Posted By: inferno999
Date Posted: April 28, 2006 at 7:01 PM
Looking back at the first post...

  • "1. The music license issue on loading up the hard drive was something no one was happy with."

I don't know if iTunes is doing something special when it burns my playlists for me, but so far I've been able to rip every CD-R to the Z1's library. These are NOT disk images of commercial CD's. Rather, I take plain old DRM-free MP3's , stuff them in a playlist in iTunes, burn the playlist to Audio CD, stuff that in the Z1, and it automatically starts recording. If I make a playlist of an actual album it's even able to list the song names from GraceNote. I know, this is directly in conflict with what the instructions say, but low and behold, it works.

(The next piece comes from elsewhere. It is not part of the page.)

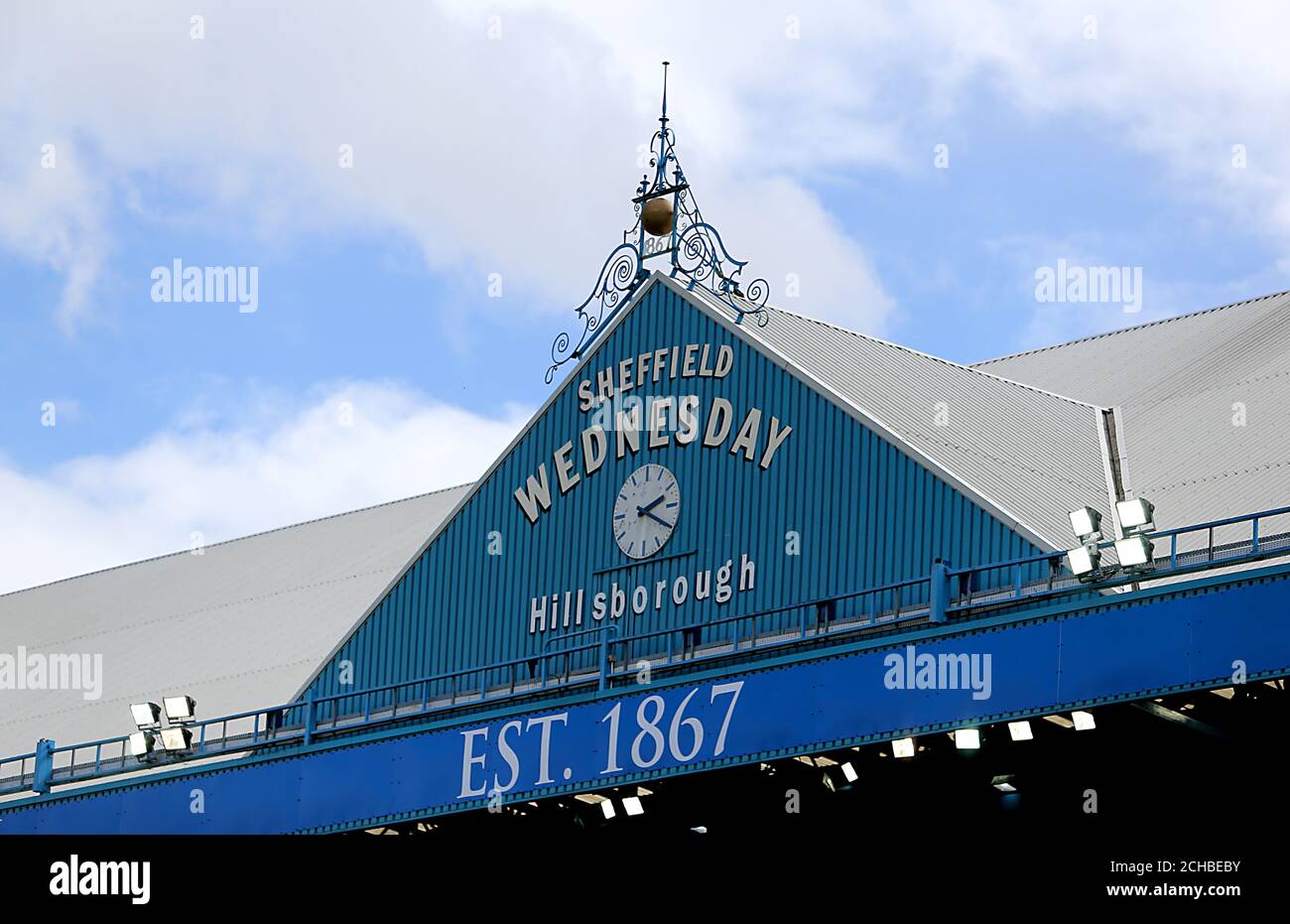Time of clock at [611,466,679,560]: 2:19
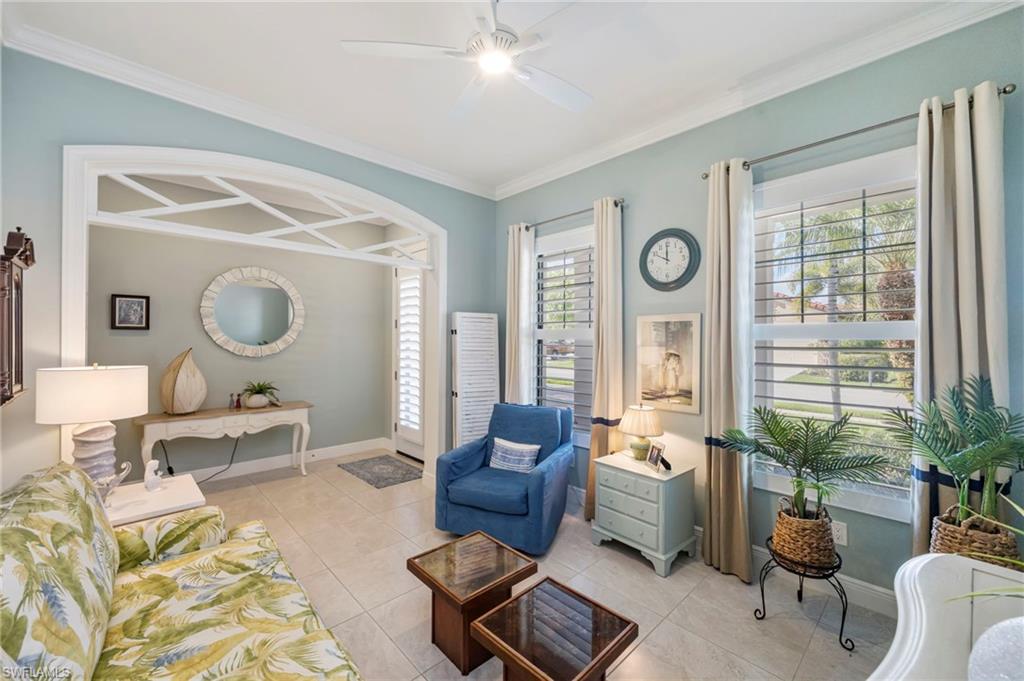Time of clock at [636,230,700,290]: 9:59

  • "It copies Cd's at about 2 speed."

I disagree. I've noticed that 70 minutes worth of music copies over in about 15 minutes. This is a little OVER 4x. Still, this could differ for everyone as things like media and read errors come into play.

  • can you connect a fully loaded Ipod and copy the music onto the hardrive of the Z1. (licensed Itunes)

No. The iPod interface does NOT mount the iPod in drive mode and therefore does NOT play the music directly. This is a good thing because it means you do not need to authorize it to play M4P audio – it plays directly from the already authorized iPod and is piped to the speakers. The down side here is that, since it's not actually processing or seeing the music files, the Z1 cannot copy them to the HDD.
On a side note, it's interesting how the iPod connects to the Z1. Even though it's not mounted, the iPod is able to pony up ID3 and playlist/genra/etc data. I'm guessing it's requested through some sort of serial interface, hence the slowness in using the Pioneer iPod adaptor.

  • Many of the very first run CD's when they first came out in the mid 80's did not have digital license encoding on them. They can't be copied.

Maybe you should try ripping them into iTunes and then burning them back to CD from iTunes? Like I said, I've personally loaded three CD-r's into the library that were burned from iTunes.   People, and I know there few and far between that are music experts, that have the ability to convert vinyl pressings, (records) to Cd's can't copy them over either.

  • The Nav Gyro work around?

Posting safety feature bypass instructions is not allowed on the12volt as operating a system with the video enabled while driving is both unsafe and illegal.